Je mag aannemen dat het leven groter is dan we denken dat het is. Wij zien slechts een fragment van een veel groter geheel dat zich uitstrekt buiten de grenzen van ruimte en tijd. Dat vermoeden heb ik altijd al gehad. Ik weet nog goed dat ik in de vijfde klas van het gymnasium voor het eerst geconfronteerd werd met het feit, dat er in de wiskunde veel meer dimensies bestaan dan de drie die wij kennen in het dagelijks leven. Ik begon thuis met ijzerdraad een driedimensionale figuur te maken, dat je als het ware kon ‘uitklappen’ in de vierde dimensie. Zoals een triangulum (driehoek) de kleinste tweedimensionale figuur is die je uit drie lijnstukken kunt formeren, en een tetraëder (viervlak) uit vier driehoekige vlakken te maken is, zo zou – dacht ik – de hypertetraëder (vijfruimte), d.w.z.: de kleinste vierdimensionale figuur, te construeren zijn uit vijf tetraëders. Door die vijf viervlakken alvast tegen elkaar aan te monteren, zouden ze alleen maar ‘uitgeklapt’ hoeven te worden in de vierdimensionale hyperruimte.

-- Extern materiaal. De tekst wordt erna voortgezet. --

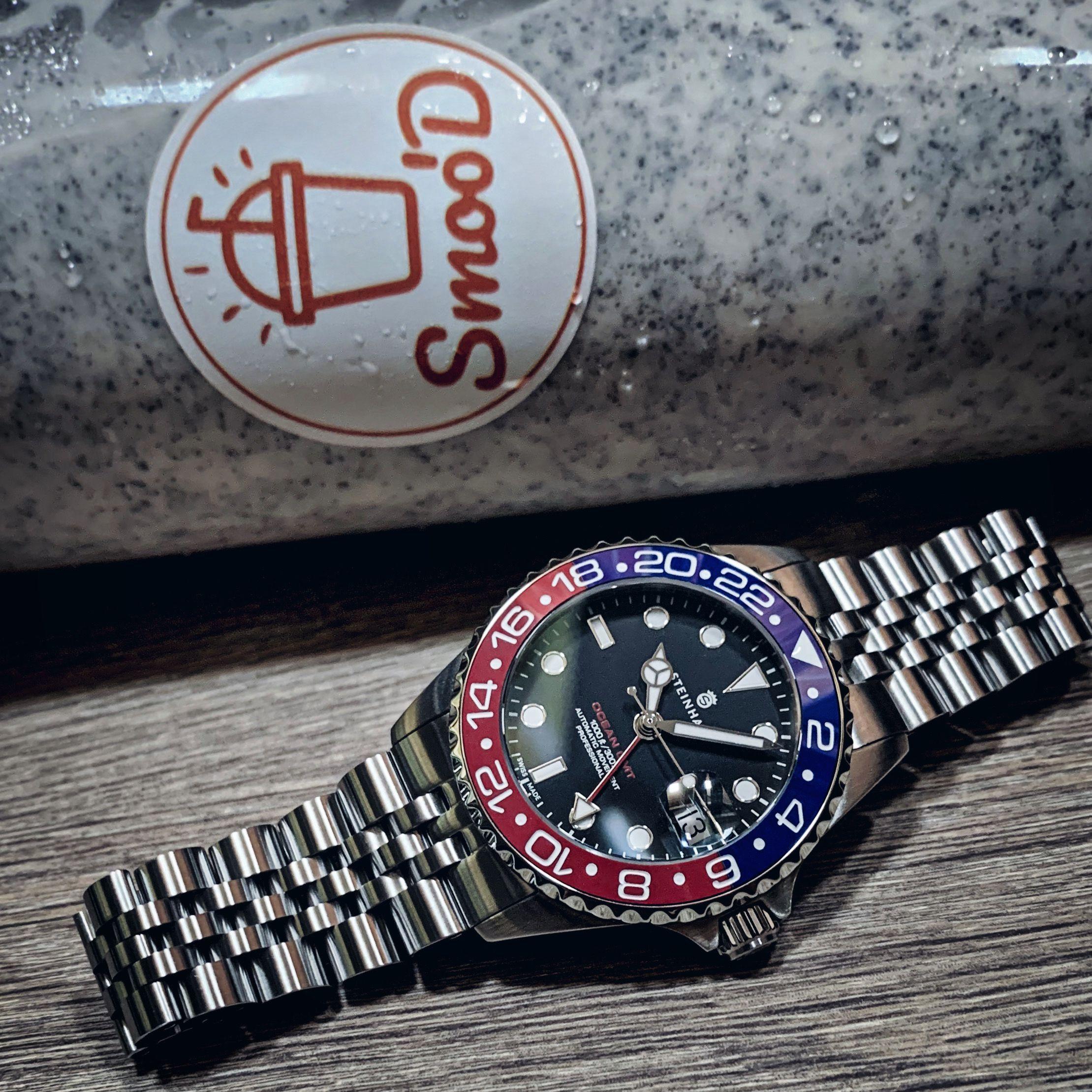Ocean One 39 Gmt Blue Red Ceramic 2 Steinhart Watch Stainless Steel Bracelet Steinhart Ocean One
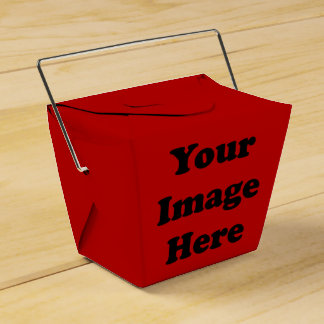 Custom Blank Template Red Takeout Favour Box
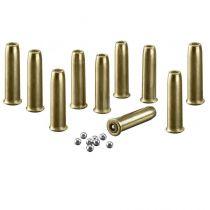 Lot de 10 douilles pour Legends Cowboy Rifle Umarex Billes acier 4,5 mm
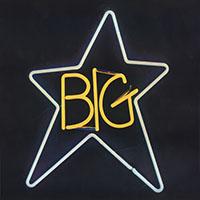 Big Star- #1 Record LP
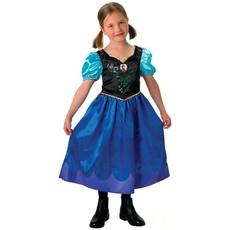 Disney Frozen Jurk Prinses Anna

In mijn verbeelding was een mentale doorbraak nodig, om me deze operatie te kunnen voorstellen. Daarom hing ik het draadfiguur van de vijf viervlakken boven mijn bed, zodat ik het elke ochtend als eerste kon zien als ik wakker werd. Op een dag, zo dacht ik, zou ik met dit hulpmiddel in mijn verbeelding de sprong  naar de vierde dimensie kunnen maken. Zo zou ik voor mijn geestesoog kunnen aanschouwen, dat het leven veel groter is dan dat wij normaal ervaren. Groter dan de ruimte. Groter dan de tijd. Het heeft nooit zo mogen zijn. De draadfiguur heeft de tijd niet overleefd. Maar had ik ongelijk? In zijn autobiografie Herinneringen, dromen, gedachten beschrijft Jung een visioen dat hij had bij een ziekenhuisopname in 1944:

Van de schoonheid en gevoelsintensiteit die de visioenen vergezelden, 
kan men zich geen voorstelling maken. Zij waren het meest overweldigende, dat ik ooit heb beleefd. En dan de grote tegenstelling: de dag! Ik 
voelde me dan gefolterd; mijn zenuwen waren volkomen op. Alles irriteerde mij. Alles was te stoffelijk, te grof, te zwaarwichtig, ruimtelijk en 
geestdijk beperkt, tot onbegrijpelijke, doeleinden kunstmatig versnipperd, 
en toch bezat dat alles een’ soort hypnotische kracht, die geloof, afdwong  als was het waarlijk de werkelijkheid, terwijl men toch haar onbelangrijkheid duidelijk had doorzien. Welbeschouwd ben ik sindsdien, hoewel 
mijn geloof aan het bestaande zich herstelde, nooit meer geheel ontkomen
aan de indruk. dat het ‘leven’ slechts een existentie-fragment is, dat zich
 in een daartoe bestemd driedimensionaal wereldstelsel afspeelt.’

Anders gezegd, wij ervaren het leven slechts in drie dimensies, met de tijd als een andersoortige uitgestrektheid, die zich in het bewustzijn formeert, of andersom, die door het bewustzijn zelf wordt gegenereerd. Maar is er niet meer tussen hemel en aarde? In de jaren zestig was ik niet de enige die vermoedde dat er letterlijk méér was. We stonden op de drempel van een nieuw tijdperk: The Age of Aquarius. Het heeft alleen niet zolang mogen duren.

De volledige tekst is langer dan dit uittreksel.